Disclaimer : J’ai écrit cet article comme une autobiographie par les livres. Je l’ai conçu comme très personnel, mais destiné à tous ceux et toutes celles qui auraient vécu la même histoire… ou voudraient trouver des cadeaux de Noël pour leurs petits-cousins de quatre à dix-huit ans ! Bonne lecture 🙂
J’ai eu le privilège immense, je m’en rends compte aujourd’hui, de naître dans une famille de lecteurs ; et qui plus est, de lecteurs au fort caractère. Aucun repas collectif n’échappant aux histoires-de-l’enfance-de-Camille, j’entends encore régulièrement le récit de comment, à l’âge de quatre ans, j’ai fait un véritable scandale parce que mon père s’était endormi en me faisant la lecture.

• **Lignes fournies**:

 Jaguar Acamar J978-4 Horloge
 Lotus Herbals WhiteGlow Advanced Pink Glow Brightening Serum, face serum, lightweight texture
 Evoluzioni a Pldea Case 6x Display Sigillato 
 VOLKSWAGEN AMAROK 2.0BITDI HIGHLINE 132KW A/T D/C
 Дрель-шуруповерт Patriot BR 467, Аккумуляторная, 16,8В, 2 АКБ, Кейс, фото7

---

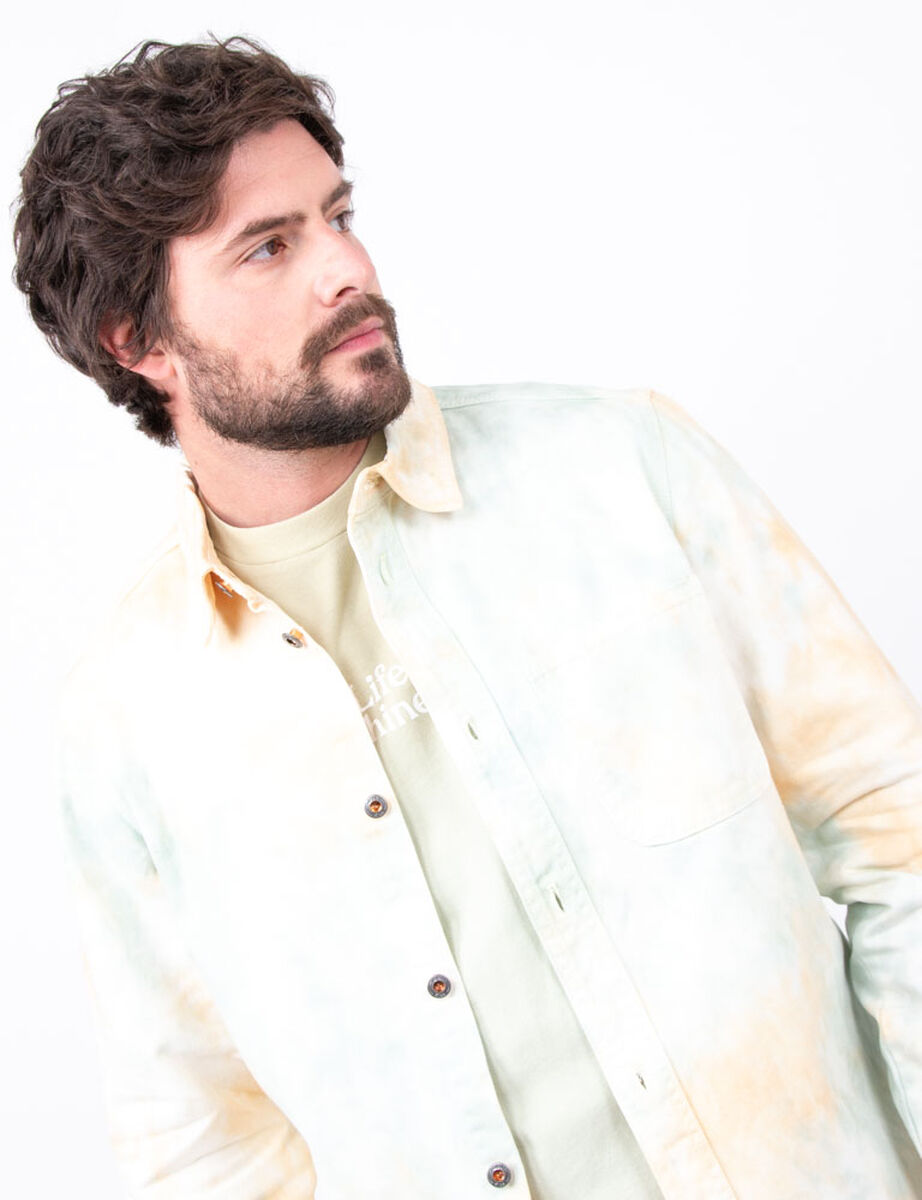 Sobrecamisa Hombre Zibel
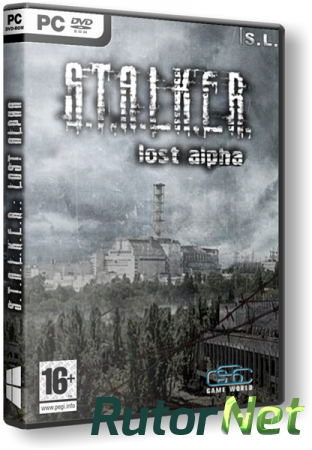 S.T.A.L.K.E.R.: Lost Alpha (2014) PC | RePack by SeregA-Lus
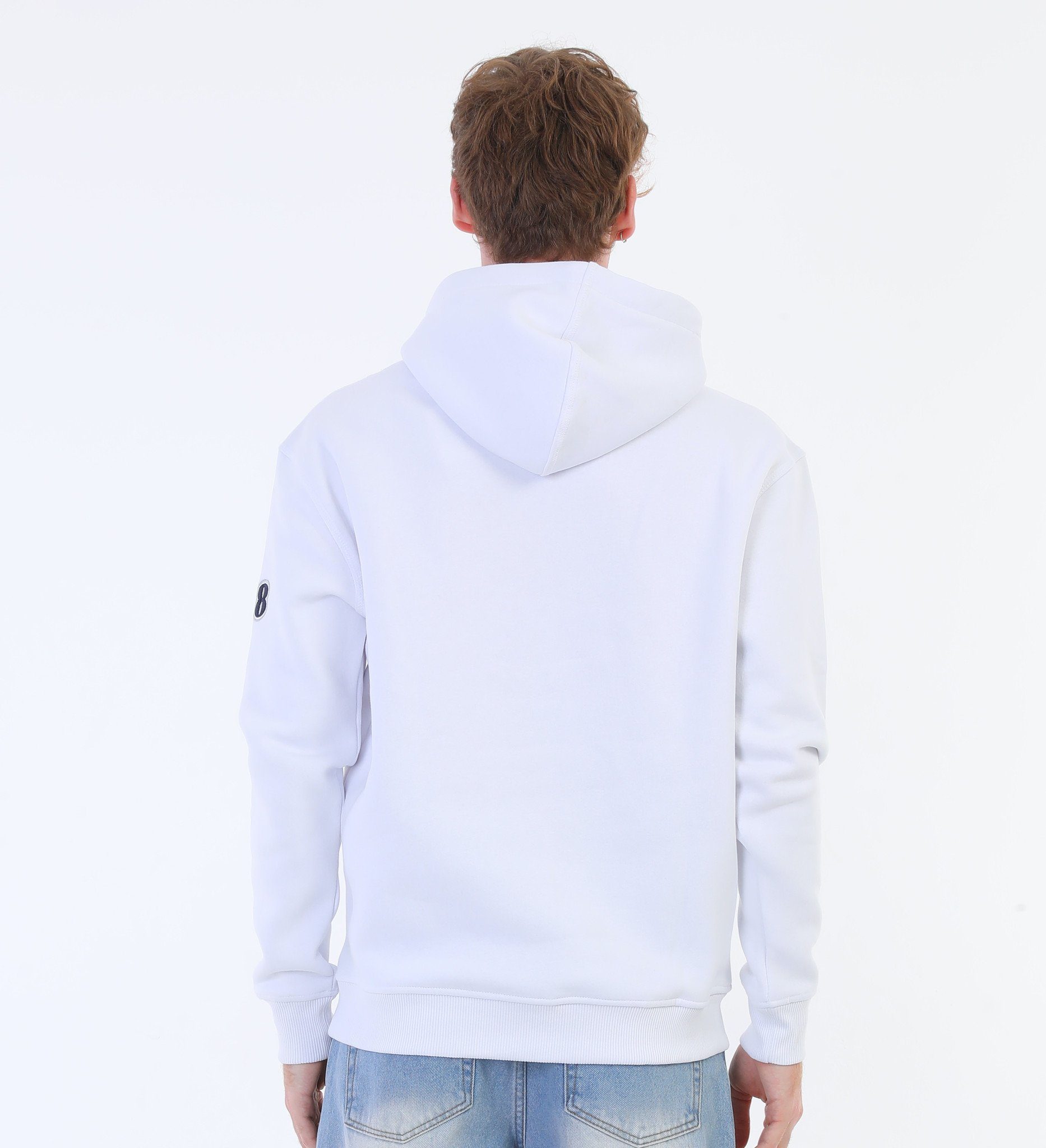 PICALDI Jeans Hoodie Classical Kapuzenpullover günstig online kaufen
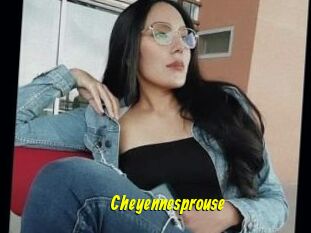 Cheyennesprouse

• **Consignes de travail**:
A – Traduisez en anglais cette phrase du texte d'étude : « J’ai écrit cet article comme une autobiographie par les livres. »
B – Dans le texte d'étude, recopiez le passage qui s'ouvre sur les mots contenant « Disclaimer : J’ai » et qui se ferme sur « faisant la lecture. ».

• **Réponses par consigne**:
A – I wrote this article as an autobiography through books.

B –
Disclaimer : J’ai écrit cet article comme une autobiographie par les livres. Je l’ai conçu comme très personnel, mais destiné à tous ceux et toutes celles qui auraient vécu la même histoire… ou voudraient trouver des cadeaux de Noël pour leurs petits-cousins de quatre à dix-huit ans ! Bonne lecture 🙂
J’ai eu le privilège immense, je m’en rends compte aujourd’hui, de naître dans une famille de lecteurs ; et qui plus est, de lecteurs au fort caractère. Aucun repas collectif n’échappant aux histoires-de-l’enfance-de-Camille, j’entends encore régulièrement le récit de comment, à l’âge de quatre ans, j’ai fait un véritable scandale parce que mon père s’était endormi en me faisant la lecture.